I popped up to 175 literally a month after the end of the season. I lost all motivation to work out after being ridden like a mule for 3+ months. Any "crash-diet" wears you out.
Long term, diets don't work. It's not a secret. The only way to lose weight and keep it off is maintaining a change in lifestyle including eating healthier foods/less food and exercise.
Have you ever been on any crash diet or weight-loss plan (such as Atkins') while attending MD school? And how did you feel? Did the diet affect your studying? Which diet plan works best for you?
After reading Atkins cover to cover I tried it and lasted about 10 days. Unlike others I spoke to that claimed to feel great on it, I was miserable, depressed, and exhausted! Plus I didn't lose a pound. My feeling is, if I'm losing weight, some misery is justifiable... but this wasn't.
Didn't he die from heart disease?
Yeah a crash diet isn't going to do you any good but a diet will.
Overall I think you just need to ease into it. Make some concrete goals and pick a diet that is realistic for you. If you love carbs its probably not a good idea to try atkins - you'd be better off just cutting out a few things (soda/juice etc. does wonders) or making a point to choose veggies a couple times a day instead of carby stuff. Also, definitely add some sort of workout, thats really essential because you can eat more and exercising will actually increase your energy levels.

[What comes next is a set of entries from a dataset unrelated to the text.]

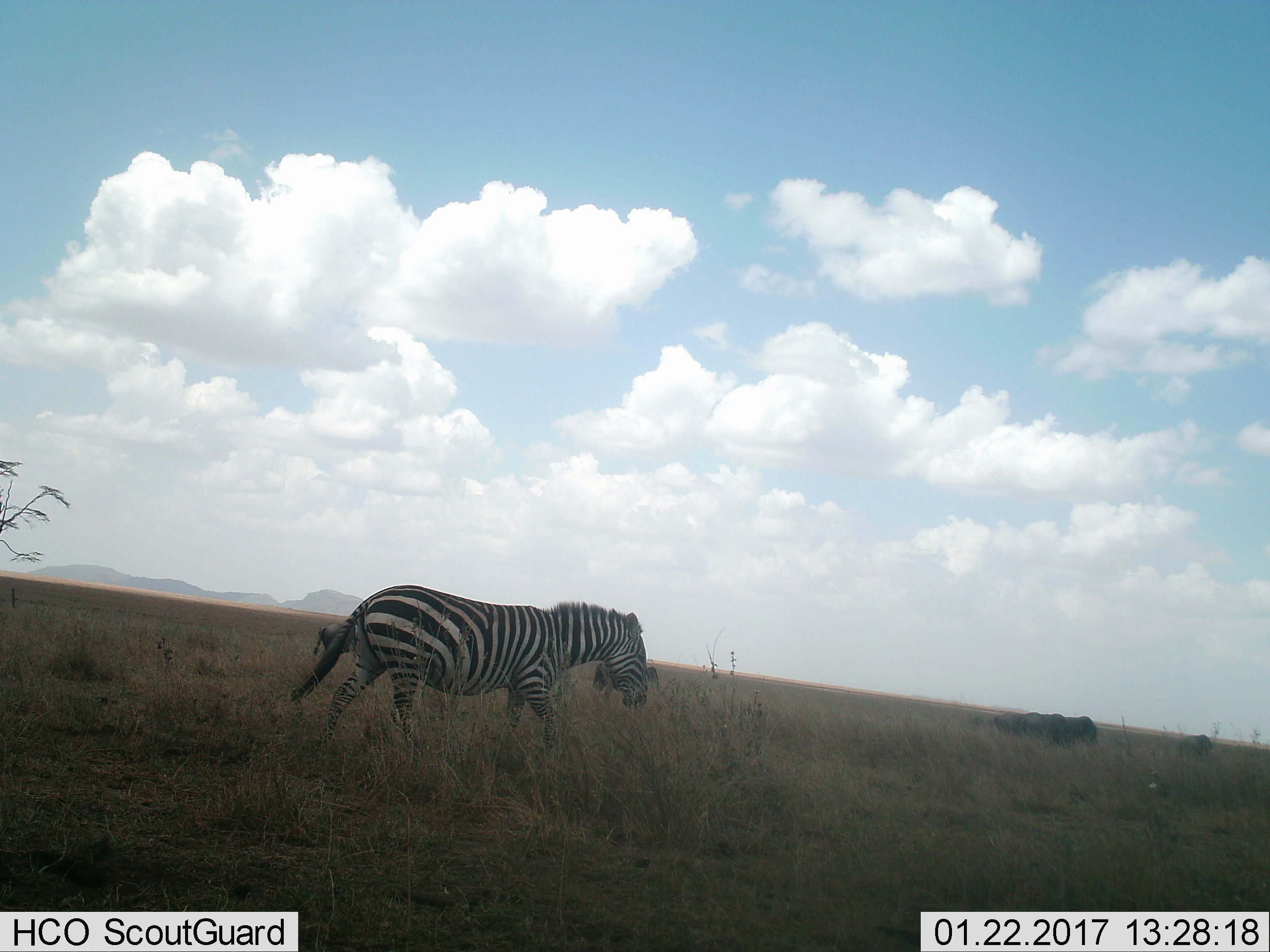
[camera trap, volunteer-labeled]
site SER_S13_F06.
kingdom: Animalia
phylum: Chordata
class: Mammalia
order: Perissodactyla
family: Equidae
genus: Equus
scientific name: Equus quagga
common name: plains zebra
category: zebraplains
Zebraplains (plains zebra) (Equus quagga), count 1. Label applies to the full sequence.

Didn't he die from heart disease?
He died from head trauma after a fall. The heart disease thing is an urban myth that people want to be true for ironic value.

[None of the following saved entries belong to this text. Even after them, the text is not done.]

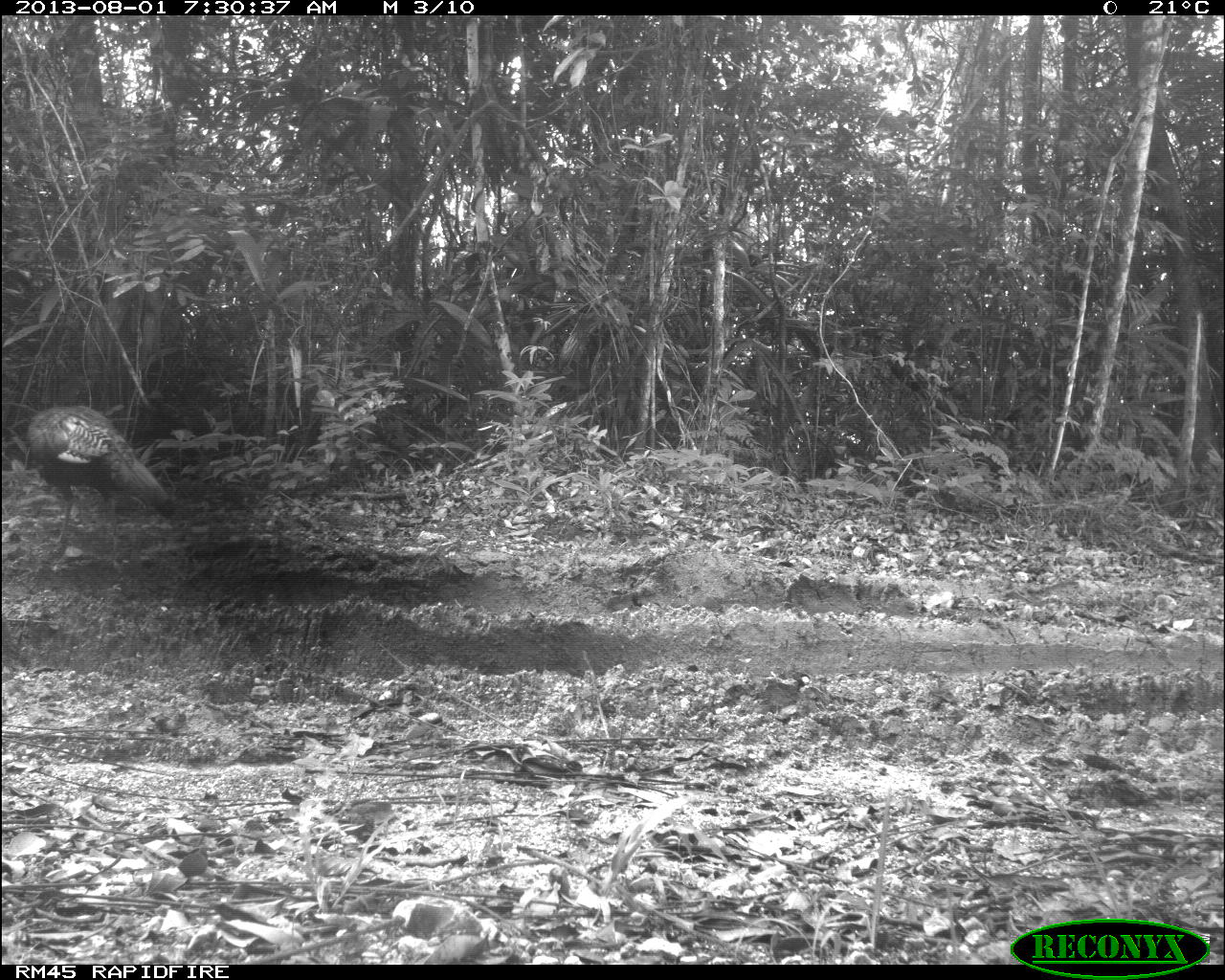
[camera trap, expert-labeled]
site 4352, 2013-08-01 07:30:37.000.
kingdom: Animalia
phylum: Chordata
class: Aves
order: Galliformes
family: Phasianidae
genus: Meleagris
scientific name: Meleagris ocellata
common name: ocellated turkey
Meleagris ocellata (ocellated turkey), count 1.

Wouldn't your liver sort of hate you if you did the Atkins diet long-term?
He died from head trauma after a fall. The heart disease thing is an urban myth that people want to be true for ironic value.
Your brain would probably be unhappy too. The liver says screw you to the brain and RBCs when they ask for glucose. It says numbnuts here is only eating protein and fat when we should be eating more carbs since they are so much simpler to digest and excrete since CO2 and H20 are the end products. Carbs don't turn into organic acids that the kidney has to excrete. O yeah speaking of, the kidney gets pissed too
Maybe I should read Atkins's book(s?). His diet never made any sense to me when I had some basic nutrition, fitness, and physiology knowledge, and it makes even less sense to me now. Wouldn't you get ketotic in a hurry once you've used your glucose stores? Won't your liver stress out from all the nitrogen and fat processing? Won't your brain be malnourished from not having any carbs? Won't you be at an energy deficit - particularly during exercise - since you don't have your prime energy source available? It's all very confusing.As always, the best way to present your unproven (or in this case, repeatedly disproven) idea as a fact is through the strategic incorperation of the word 'numbnuts'.
Maybe I should read Atkins's book(s?). His diet never made any sense to me when I had some basic nutrition, fitness, and physiology knowledge, and it makes even less sense to me now. Wouldn't you get ketotic in a hurry once you've used your glucose stores? Won't your liver stress out from all the nitrogen and fat processing? Won't your brain be malnourished from not having any carbs? Won't you be at an energy deficit - particularly during exercise - since you don't have your prime energy source available? It's all very confusing.
For dieting, the key is to space out your carb intake so you aren't having insulin surges and the resultant fat storage/metabolic dysfunction
As always, the best way to present your unproven (or in this case, repeatedly disproven) idea as a fact is through the strategic incorperation of the word 'numbnuts'.